[START OF Stored records]
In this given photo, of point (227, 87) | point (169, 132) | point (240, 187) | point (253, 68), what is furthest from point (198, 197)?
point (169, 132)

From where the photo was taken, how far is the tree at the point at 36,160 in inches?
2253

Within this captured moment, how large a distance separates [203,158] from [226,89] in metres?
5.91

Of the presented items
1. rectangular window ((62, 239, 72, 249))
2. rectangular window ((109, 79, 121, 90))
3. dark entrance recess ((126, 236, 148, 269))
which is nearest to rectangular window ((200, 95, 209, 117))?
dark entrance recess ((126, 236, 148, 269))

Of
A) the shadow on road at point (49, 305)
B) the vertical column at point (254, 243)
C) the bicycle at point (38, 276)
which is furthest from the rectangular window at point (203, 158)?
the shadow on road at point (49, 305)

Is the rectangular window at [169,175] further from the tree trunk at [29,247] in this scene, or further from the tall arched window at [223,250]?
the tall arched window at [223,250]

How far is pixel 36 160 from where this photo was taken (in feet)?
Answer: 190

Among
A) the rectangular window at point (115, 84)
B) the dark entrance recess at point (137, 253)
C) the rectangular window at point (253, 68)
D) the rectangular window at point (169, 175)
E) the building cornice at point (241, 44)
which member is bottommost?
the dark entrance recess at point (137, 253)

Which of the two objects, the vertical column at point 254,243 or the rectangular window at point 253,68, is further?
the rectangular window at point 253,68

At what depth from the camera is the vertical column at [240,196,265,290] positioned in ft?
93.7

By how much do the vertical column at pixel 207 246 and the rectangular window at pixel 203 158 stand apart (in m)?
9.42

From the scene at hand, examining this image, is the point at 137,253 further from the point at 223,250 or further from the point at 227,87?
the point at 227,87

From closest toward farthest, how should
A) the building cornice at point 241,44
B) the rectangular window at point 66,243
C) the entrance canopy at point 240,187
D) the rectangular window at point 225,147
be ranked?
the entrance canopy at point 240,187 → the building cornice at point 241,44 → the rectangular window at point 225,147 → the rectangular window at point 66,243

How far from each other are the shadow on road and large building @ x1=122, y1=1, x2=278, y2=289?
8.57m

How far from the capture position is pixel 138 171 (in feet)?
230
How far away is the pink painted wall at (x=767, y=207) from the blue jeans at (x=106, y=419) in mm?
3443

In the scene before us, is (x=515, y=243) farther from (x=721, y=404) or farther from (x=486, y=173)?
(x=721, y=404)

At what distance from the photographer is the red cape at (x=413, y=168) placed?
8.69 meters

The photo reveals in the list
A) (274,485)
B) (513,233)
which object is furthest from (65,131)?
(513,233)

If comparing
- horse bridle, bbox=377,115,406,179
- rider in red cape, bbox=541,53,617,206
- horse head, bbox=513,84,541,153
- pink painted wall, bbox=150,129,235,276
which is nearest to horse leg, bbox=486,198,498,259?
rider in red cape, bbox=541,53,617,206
[END OF Stored records]
Your instructions: Rewrite every line above as a numbered list, leaving out the blank lines.

Response to the task:
1. In this given photo, of point (227, 87) | point (169, 132) | point (240, 187) | point (253, 68), what is furthest from point (198, 197)?
2. point (169, 132)
3. From where the photo was taken, how far is the tree at the point at 36,160 in inches?
4. 2253
5. Within this captured moment, how large a distance separates [203,158] from [226,89] in metres?
6. 5.91
7. Of the presented items
8. 1. rectangular window ((62, 239, 72, 249))
9. 2. rectangular window ((109, 79, 121, 90))
10. 3. dark entrance recess ((126, 236, 148, 269))
11. which is nearest to rectangular window ((200, 95, 209, 117))?
12. dark entrance recess ((126, 236, 148, 269))
13. Of
14. A) the shadow on road at point (49, 305)
15. B) the vertical column at point (254, 243)
16. C) the bicycle at point (38, 276)
17. which is furthest from the rectangular window at point (203, 158)?
18. the shadow on road at point (49, 305)
19. Is the rectangular window at [169,175] further from the tree trunk at [29,247] in this scene, or further from the tall arched window at [223,250]?
20. the tall arched window at [223,250]
21. How far is pixel 36 160 from where this photo was taken (in feet)?
22. Answer: 190
23. Among
24. A) the rectangular window at point (115, 84)
25. B) the dark entrance recess at point (137, 253)
26. C) the rectangular window at point (253, 68)
27. D) the rectangular window at point (169, 175)
28. E) the building cornice at point (241, 44)
29. which member is bottommost?
30. the dark entrance recess at point (137, 253)
31. Which of the two objects, the vertical column at point 254,243 or the rectangular window at point 253,68, is further?
32. the rectangular window at point 253,68
33. At what depth from the camera is the vertical column at [240,196,265,290] positioned in ft?
34. 93.7
35. By how much do the vertical column at pixel 207 246 and the rectangular window at pixel 203 158 stand apart (in m)?
36. 9.42
37. From the scene at hand, examining this image, is the point at 137,253 further from the point at 223,250 or further from the point at 227,87?
38. the point at 227,87
39. From closest toward farthest, how should
40. A) the building cornice at point 241,44
41. B) the rectangular window at point 66,243
42. C) the entrance canopy at point 240,187
43. D) the rectangular window at point 225,147
44. be ranked?
45. the entrance canopy at point 240,187 → the building cornice at point 241,44 → the rectangular window at point 225,147 → the rectangular window at point 66,243
46. How far from each other are the shadow on road and large building @ x1=122, y1=1, x2=278, y2=289?
47. 8.57m
48. How far from the capture position is pixel 138 171 (in feet)?
49. 230
50. How far away is the pink painted wall at (x=767, y=207) from the blue jeans at (x=106, y=419) in mm?
51. 3443
52. In the scene before us, is (x=515, y=243) farther from (x=721, y=404) or farther from (x=486, y=173)?
53. (x=721, y=404)
54. At what distance from the photographer is the red cape at (x=413, y=168) placed?
55. 8.69 meters
56. The photo reveals in the list
57. A) (274,485)
58. B) (513,233)
59. which object is furthest from (65,131)?
60. (513,233)
61. If comparing
62. - horse bridle, bbox=377,115,406,179
63. - rider in red cape, bbox=541,53,617,206
64. - horse head, bbox=513,84,541,153
65. - pink painted wall, bbox=150,129,235,276
66. which is nearest to horse leg, bbox=486,198,498,259?
67. rider in red cape, bbox=541,53,617,206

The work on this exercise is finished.